DOCUMENT EXTRACT:
begin

AN INJUNCTION MUST BE SERVED PERSONALLY: COMMITTAL PROCEEDINGS DO NOT GET OFF THE STARTING LINE

In MBR Acres td & Ors v Maher & Anor [2022] EWHC 1123 (QB) Mr Justice Nicklin held that the obligation to serve an injunction personally had not been altered by the new CPR Part 81.  Sending copies of the injunction to solicitors acting for the defendants to the injunction was not good service.

THE CASE

The claimants had obtained certain injunctions preventing the defendants, and other parties, from entering a site.  The claimants did not serve the injunctions personally on two of the defendants, nor did they seek an order for alternative service.  They served on the defendants’ solicitors.   The claimants issued proceedings for contempt. The judge had to decide whether service of the injunction on the solicitors was effective service of that injunction. He held it was not.  (The judge’s decision, where he refused the claimants’ application to dispense with service will be considered in a later post).

THE ISSUE

 

  1. The principal issue of contention between the parties is, after the introduction of the new CPR Part 81 in October 2020, whether (unless the Court permits alternative service or dispenses with service) an injunction order is required to be served personally on a defendant who is represented by solicitors before s/he can be found to be in contempt of court for alleged breach of the order or whether the effect of the CPR is to require that the injunction order be served on his/her solicitors.

THE JUDGE’S CONCLUSION

The judgment contains a detailed consideration of the procedural history of the requirement that injunction proceedings be served personally. The judge held that the new Part 81 did not override that procedural requirement. If anything the rules emphasised the need for personal service.
(3) Has the general requirement of personal service of an injunction order been removed by the changes made to Part 81?
    1. In my judgment it has not.
    1. The clearest indication that the CPRC had not intended to remove the ordinary requirement that an injunction order should be personally served on the defendant is contained in CPR 81.4(2)(c), which contains an express requirement that the applicant in a contempt application must provide “confirmation that [the order] was personally served, unless the court or the parties dispensed with personal service“. As recognised in the CPRC consultation, CPR 81.4 was regarded as the “cornerstone” of the new contempt provisions (see [58] above) which, together with the new form N600, sought to ensure procedural fairness, an essential element of which is the requirement to give notice of the injunction to the respondent. Inherent in the requirement to confirm that an injunction order has been personally served is the recognition that there is a requirement that it be served personally.

end

Some records

begin

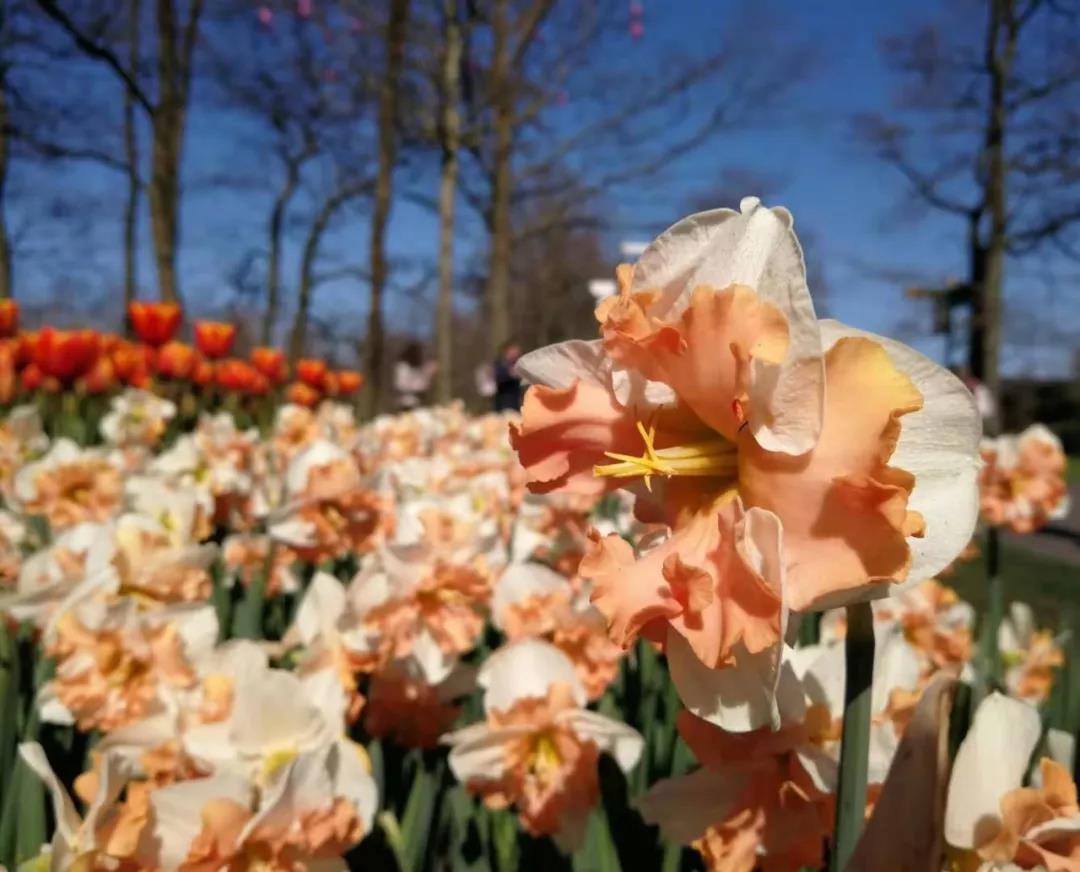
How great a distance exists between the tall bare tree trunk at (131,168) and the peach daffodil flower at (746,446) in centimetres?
1318

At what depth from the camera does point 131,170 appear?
12758 millimetres

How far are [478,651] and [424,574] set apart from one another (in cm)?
53

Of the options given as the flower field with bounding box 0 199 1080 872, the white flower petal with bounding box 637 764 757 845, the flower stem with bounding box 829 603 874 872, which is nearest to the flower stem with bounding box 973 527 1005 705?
the flower field with bounding box 0 199 1080 872

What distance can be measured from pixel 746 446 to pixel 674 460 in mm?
42

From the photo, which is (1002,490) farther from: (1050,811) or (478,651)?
(1050,811)

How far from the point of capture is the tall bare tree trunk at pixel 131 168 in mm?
12469

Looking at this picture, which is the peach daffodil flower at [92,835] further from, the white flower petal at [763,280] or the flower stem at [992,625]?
the flower stem at [992,625]

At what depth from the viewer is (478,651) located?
184 cm

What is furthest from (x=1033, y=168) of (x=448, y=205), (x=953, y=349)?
(x=448, y=205)

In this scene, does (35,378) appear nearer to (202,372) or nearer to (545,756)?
(202,372)

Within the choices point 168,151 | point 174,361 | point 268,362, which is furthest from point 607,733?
point 168,151

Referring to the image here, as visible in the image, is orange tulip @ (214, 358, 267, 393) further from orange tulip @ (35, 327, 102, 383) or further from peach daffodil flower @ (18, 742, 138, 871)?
peach daffodil flower @ (18, 742, 138, 871)

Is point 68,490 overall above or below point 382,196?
below

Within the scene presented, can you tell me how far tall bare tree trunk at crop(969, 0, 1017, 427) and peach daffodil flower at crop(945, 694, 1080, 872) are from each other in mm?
11577
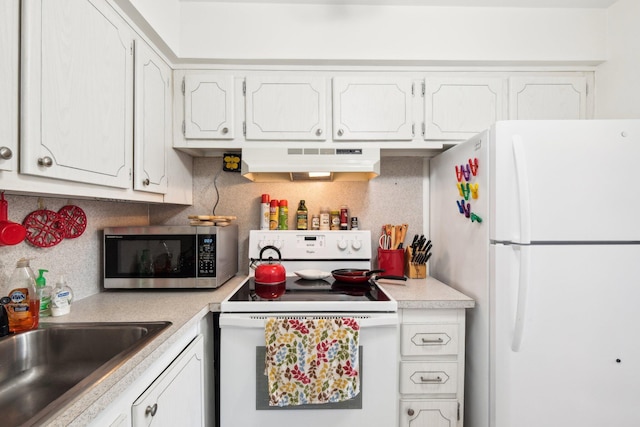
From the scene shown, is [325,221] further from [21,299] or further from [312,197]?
[21,299]

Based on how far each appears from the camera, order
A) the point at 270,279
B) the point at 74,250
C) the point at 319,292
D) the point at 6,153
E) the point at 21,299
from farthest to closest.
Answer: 1. the point at 270,279
2. the point at 319,292
3. the point at 74,250
4. the point at 21,299
5. the point at 6,153

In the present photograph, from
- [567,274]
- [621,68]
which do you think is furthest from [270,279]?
[621,68]

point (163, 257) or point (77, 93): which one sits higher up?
point (77, 93)

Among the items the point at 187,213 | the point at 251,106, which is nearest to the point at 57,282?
the point at 187,213

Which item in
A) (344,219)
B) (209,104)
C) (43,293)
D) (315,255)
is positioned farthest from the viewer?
(344,219)

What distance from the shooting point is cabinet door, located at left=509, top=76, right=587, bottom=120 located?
1835 mm

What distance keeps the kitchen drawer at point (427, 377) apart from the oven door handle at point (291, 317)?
10.9 inches

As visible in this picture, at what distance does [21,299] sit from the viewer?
1.06 meters

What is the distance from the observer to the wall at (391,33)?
1782 mm

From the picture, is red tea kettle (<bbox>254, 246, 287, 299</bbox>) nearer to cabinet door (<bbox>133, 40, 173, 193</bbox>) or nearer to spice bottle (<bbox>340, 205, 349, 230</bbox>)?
spice bottle (<bbox>340, 205, 349, 230</bbox>)

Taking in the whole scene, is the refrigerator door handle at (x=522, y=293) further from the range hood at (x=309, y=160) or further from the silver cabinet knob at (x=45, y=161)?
the silver cabinet knob at (x=45, y=161)

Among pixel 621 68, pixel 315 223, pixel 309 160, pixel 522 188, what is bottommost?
pixel 315 223

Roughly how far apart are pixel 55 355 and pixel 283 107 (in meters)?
1.49

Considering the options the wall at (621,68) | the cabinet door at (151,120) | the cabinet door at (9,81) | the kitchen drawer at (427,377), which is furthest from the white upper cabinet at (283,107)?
the wall at (621,68)
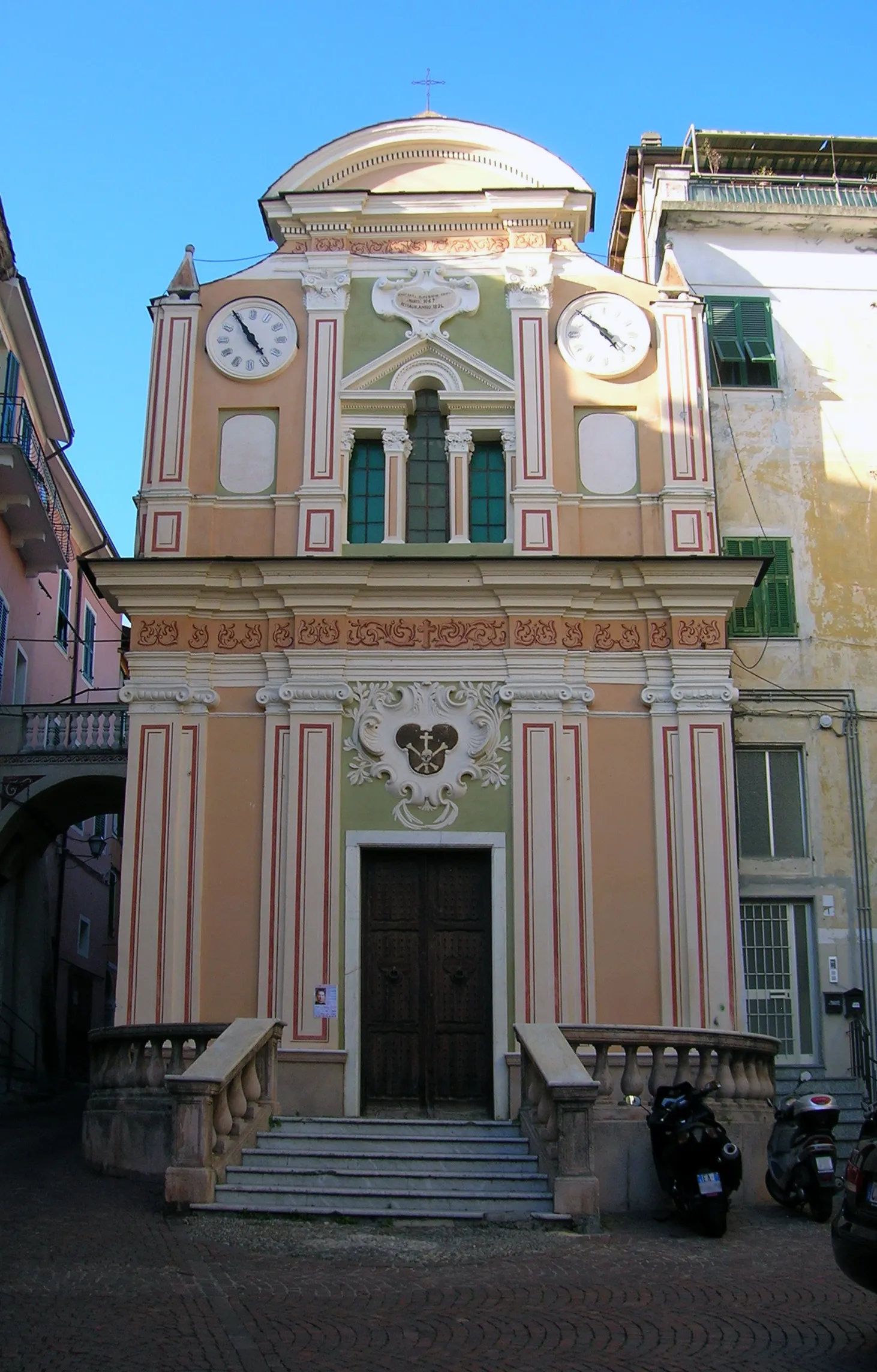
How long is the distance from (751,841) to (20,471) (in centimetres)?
1226

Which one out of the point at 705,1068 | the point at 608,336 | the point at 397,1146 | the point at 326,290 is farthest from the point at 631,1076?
the point at 326,290

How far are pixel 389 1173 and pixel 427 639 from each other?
7.03 metres

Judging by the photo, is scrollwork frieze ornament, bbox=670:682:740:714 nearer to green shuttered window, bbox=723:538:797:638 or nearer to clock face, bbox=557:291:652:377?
green shuttered window, bbox=723:538:797:638

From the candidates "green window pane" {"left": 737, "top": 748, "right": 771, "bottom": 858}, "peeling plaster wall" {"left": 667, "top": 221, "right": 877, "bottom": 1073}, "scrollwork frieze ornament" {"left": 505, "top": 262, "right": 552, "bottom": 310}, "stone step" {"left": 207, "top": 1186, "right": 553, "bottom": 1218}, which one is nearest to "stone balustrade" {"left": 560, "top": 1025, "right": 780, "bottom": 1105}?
"stone step" {"left": 207, "top": 1186, "right": 553, "bottom": 1218}

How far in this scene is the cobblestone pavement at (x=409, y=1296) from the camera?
25.9 feet

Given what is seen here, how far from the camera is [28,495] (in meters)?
23.3

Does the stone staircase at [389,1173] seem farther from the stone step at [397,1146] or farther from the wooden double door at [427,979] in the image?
the wooden double door at [427,979]

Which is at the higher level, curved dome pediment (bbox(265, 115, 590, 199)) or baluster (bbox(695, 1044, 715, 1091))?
curved dome pediment (bbox(265, 115, 590, 199))

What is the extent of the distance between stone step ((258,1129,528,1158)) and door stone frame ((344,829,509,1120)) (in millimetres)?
2323

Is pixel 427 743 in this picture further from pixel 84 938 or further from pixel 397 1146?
pixel 84 938

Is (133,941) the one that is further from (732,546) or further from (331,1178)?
(732,546)

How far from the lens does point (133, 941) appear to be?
55.0 ft

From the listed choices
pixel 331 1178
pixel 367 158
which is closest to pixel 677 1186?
pixel 331 1178

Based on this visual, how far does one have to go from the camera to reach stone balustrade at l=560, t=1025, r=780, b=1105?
43.0 ft
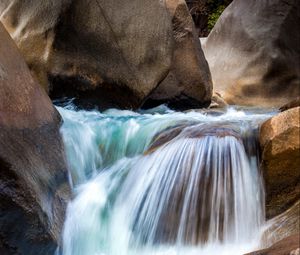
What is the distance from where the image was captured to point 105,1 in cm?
582

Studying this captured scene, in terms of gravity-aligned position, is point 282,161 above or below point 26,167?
below

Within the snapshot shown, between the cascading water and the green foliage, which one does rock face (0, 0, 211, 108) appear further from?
the green foliage

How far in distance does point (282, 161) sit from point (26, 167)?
6.13 feet

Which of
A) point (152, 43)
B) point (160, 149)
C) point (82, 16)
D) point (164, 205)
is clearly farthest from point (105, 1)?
point (164, 205)

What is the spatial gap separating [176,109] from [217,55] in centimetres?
325

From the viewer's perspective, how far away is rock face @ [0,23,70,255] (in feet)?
10.4

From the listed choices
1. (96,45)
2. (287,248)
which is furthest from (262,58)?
(287,248)

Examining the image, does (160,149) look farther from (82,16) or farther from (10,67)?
(82,16)

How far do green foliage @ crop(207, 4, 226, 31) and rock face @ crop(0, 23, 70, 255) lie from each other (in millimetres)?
13307

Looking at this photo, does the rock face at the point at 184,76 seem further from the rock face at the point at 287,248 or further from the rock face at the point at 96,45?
the rock face at the point at 287,248

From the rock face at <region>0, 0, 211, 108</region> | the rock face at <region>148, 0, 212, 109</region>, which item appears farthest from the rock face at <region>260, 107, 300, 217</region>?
the rock face at <region>148, 0, 212, 109</region>

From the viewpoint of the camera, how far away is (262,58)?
9.17 metres

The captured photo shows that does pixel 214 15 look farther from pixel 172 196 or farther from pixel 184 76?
pixel 172 196

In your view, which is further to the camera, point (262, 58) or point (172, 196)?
point (262, 58)
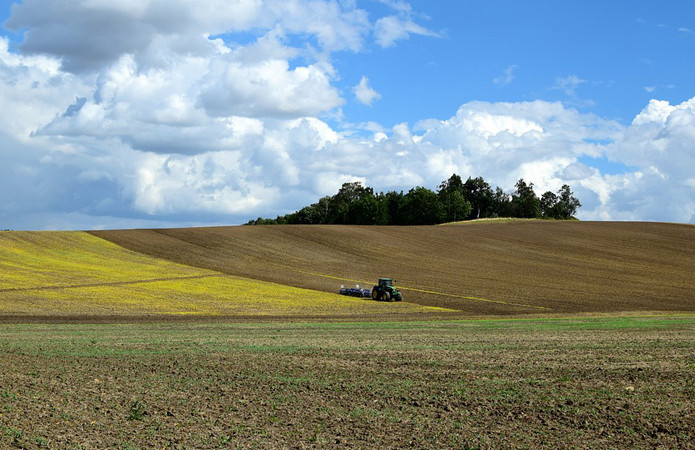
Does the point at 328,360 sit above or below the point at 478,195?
below

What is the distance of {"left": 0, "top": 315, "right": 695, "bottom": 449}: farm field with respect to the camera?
10977 millimetres

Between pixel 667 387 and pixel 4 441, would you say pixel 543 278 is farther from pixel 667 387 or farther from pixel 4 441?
pixel 4 441

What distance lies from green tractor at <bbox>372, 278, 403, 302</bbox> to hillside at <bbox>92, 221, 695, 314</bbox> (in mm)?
1448

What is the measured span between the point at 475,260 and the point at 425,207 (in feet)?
278

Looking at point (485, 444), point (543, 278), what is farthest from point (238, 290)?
point (485, 444)

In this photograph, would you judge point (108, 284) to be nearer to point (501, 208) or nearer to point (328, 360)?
point (328, 360)

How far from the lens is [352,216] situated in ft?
557

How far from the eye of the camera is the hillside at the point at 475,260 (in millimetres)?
51750

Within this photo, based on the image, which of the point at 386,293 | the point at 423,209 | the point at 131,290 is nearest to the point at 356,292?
the point at 386,293

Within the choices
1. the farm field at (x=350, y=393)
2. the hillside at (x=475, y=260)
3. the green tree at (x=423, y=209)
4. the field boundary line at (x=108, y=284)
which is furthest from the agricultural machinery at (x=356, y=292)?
the green tree at (x=423, y=209)

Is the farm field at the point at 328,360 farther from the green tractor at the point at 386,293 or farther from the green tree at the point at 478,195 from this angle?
the green tree at the point at 478,195

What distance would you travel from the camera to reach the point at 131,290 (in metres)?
49.3

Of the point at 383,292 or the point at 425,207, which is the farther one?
the point at 425,207

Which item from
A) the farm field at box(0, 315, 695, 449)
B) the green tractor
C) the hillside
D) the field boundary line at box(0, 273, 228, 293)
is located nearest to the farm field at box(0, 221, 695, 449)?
the farm field at box(0, 315, 695, 449)
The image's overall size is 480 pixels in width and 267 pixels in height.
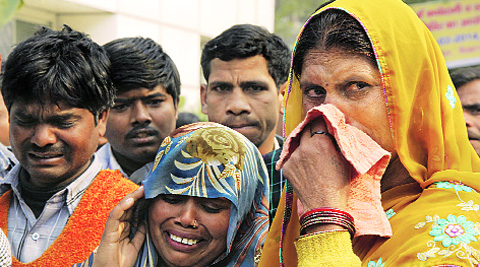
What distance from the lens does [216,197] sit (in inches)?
101

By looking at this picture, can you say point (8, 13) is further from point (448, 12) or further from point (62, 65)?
point (448, 12)

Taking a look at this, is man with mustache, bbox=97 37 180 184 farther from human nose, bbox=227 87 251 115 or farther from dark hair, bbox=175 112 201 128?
dark hair, bbox=175 112 201 128

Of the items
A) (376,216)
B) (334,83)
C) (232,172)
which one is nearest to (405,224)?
(376,216)

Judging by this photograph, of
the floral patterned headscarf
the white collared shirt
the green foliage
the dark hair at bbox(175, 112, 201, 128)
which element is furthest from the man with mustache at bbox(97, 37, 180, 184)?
the green foliage

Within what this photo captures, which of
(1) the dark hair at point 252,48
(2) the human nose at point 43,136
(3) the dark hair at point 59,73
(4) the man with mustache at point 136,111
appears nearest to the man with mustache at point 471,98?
(1) the dark hair at point 252,48

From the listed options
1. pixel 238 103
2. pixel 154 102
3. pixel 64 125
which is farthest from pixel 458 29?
pixel 64 125

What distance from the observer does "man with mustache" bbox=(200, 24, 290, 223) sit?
4.02 m

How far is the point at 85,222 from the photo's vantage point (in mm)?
2949

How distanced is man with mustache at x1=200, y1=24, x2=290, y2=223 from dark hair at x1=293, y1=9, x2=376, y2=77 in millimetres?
1799

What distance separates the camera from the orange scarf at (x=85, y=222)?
2.82m

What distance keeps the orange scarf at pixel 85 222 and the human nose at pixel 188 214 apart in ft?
1.81

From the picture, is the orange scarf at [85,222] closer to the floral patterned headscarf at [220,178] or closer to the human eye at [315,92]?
the floral patterned headscarf at [220,178]

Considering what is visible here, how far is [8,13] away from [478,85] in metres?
3.28

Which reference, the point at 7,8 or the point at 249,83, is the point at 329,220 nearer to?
the point at 7,8
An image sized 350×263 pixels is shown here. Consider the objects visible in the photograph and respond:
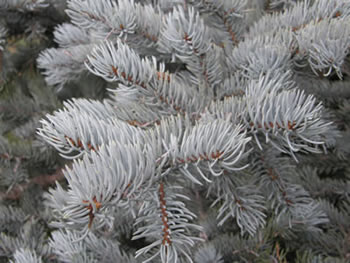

end

GIVEN TASK A: Locate each line in the records that contains the word "inches", and copy those lines.
GIVEN TASK B: Carry the case note on personal service of injunctions forward, beginning after its last sentence.

EXERCISE OUTPUT A:
10.9 inches
What distance from the lens does [216,197] sit (in inches)?

EXERCISE OUTPUT B:
    1. Further, form N600, which was intended to ensure that the relevant information was obtained and presented to the defendant to a contempt application, contains a direct question asking for confirmation of the date on which the injunction order was personally served on the defendant or provision of details of the order dispensing with personal service (see [59] above). Ms Bolton submitted that procedural forms are not part of the CPR. Whilst I broadly accept that submission, here the form was devised by the CPRC as a package of the reforms to Part 81 expressly to ensure procedural fairness (see [58] above). The N600 Form was clearly drafted on the premise that personal service of the injunction order was required unless the Court dispensed with the requirement.
    1. I reject Ms Bolton’s argument that, by instructing solicitors, Ms Laidlaw has “dispensed” with personal service. This is a strained interpretation of CPR 81.4(2)(c). It also cannot sensibly be maintained that the requirements of 81.4(2)(c) are “wholly inapplicable” once solicitors have been instructed for a defendant. Whilst it has always been open to parties to agree a method of service of an injunction that avoids the need for personal service, Ms Laidlaw was not asked to agree to dispense with personal service of the Injunction and she did not do so. Instruction of solicitors cannot amount to a prospective dispensation of the requirement that an injunction order be personally served on a defendant, unless the Court otherwise orders.
    1. In my judgment, and from my analysis of the historic position, the general requirement of personal service of an injunction order is a substantive requirement of the law of contempt, that existed well before it was codified in procedural rules. My conclusion is that the express requirement of personal service – contained in the former CPR 81.6 (see [64] above) – was removed because Part 81 provides the procedural rules for contempt applications (and service of an injunction order is an anterior stage), and the general requirement of personal service was recognised to be part of the substantive law. Replication of the substantive law was one of the problems with the former Part 81 that had been identified by the CPRC in its consultation (see [53] above).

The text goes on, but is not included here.